> _RECORDS PROVIDED_:
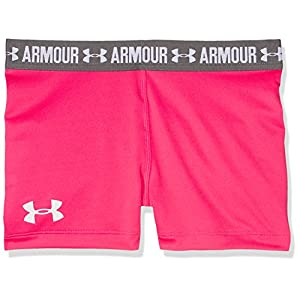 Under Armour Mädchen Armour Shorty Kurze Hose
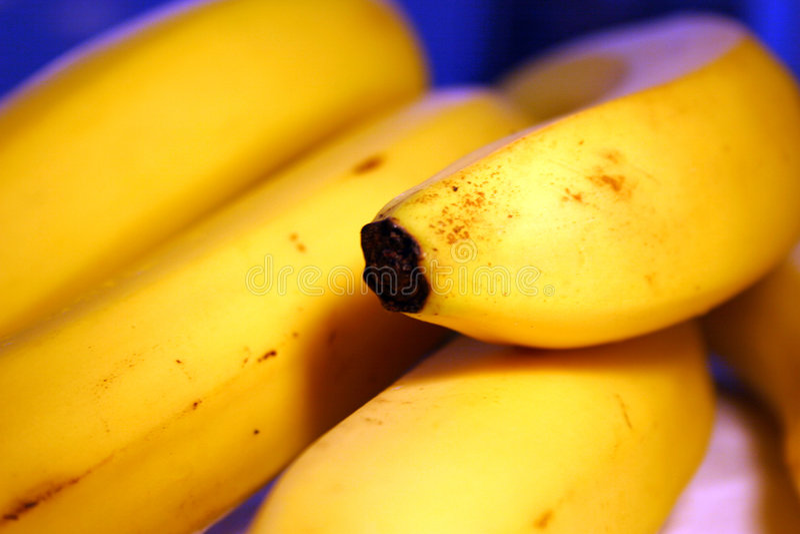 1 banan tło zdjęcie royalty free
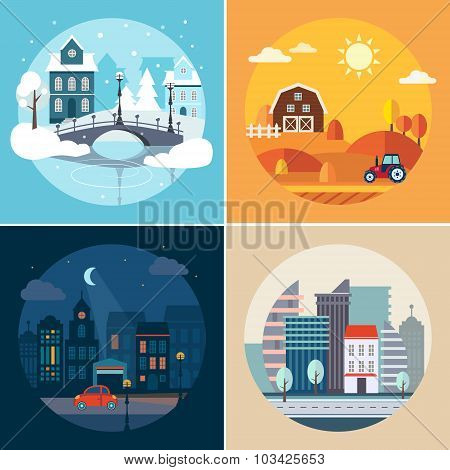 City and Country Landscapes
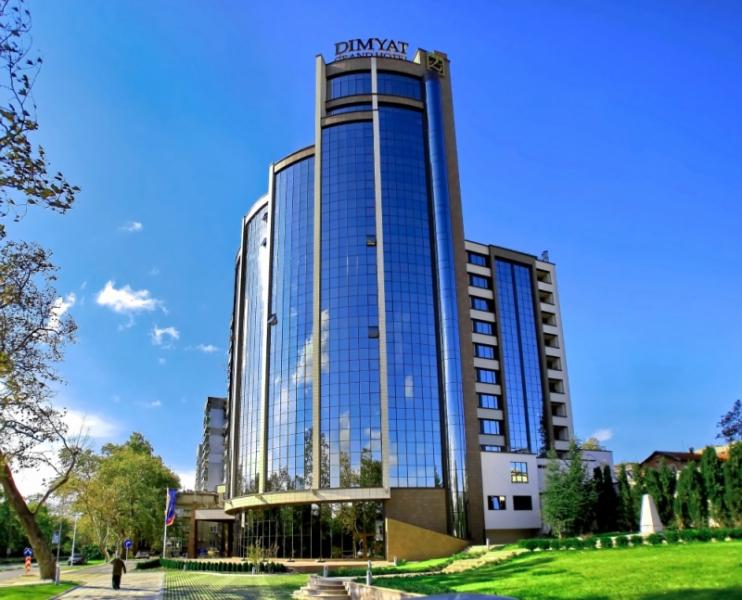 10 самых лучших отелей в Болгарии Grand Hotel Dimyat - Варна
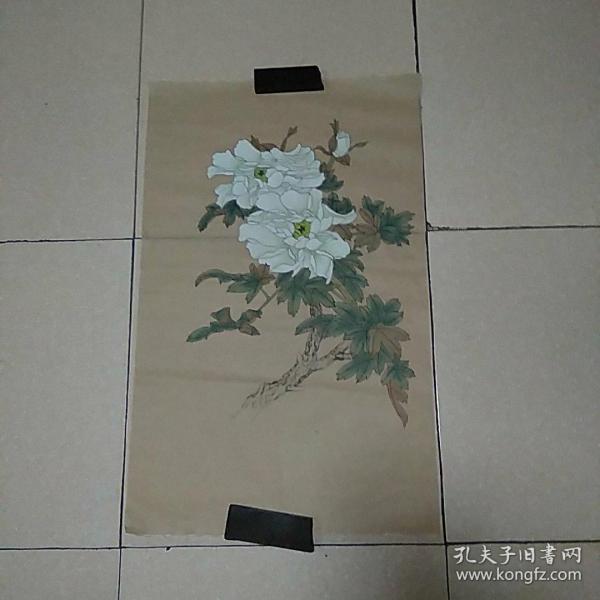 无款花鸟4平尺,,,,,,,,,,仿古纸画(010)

...

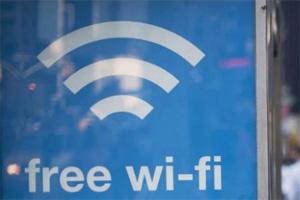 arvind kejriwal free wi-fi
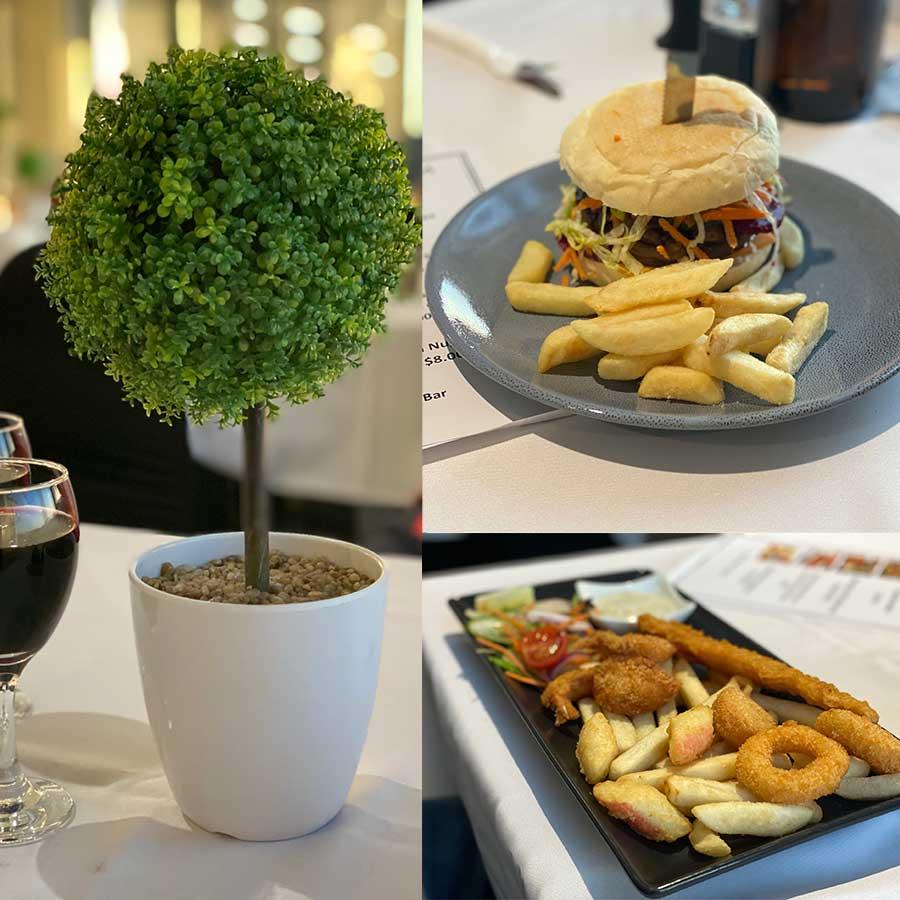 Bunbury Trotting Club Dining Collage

> _WORK REQUEST_: In the listing above, find the line containing "1 banan tło zdjęcie royalty free" and the line containing "无款花鸟4平尺,,,,,,,,,,仿古纸画(010)"; print those lines and every line between them exactly, leaving out pictures.

> _TASK ANSWER_:
 1 banan tło zdjęcie royalty free
 City and Country Landscapes
 10 самых лучших отелей в Болгарии Grand Hotel Dimyat - Варна
 无款花鸟4平尺,,,,,,,,,,仿古纸画(010)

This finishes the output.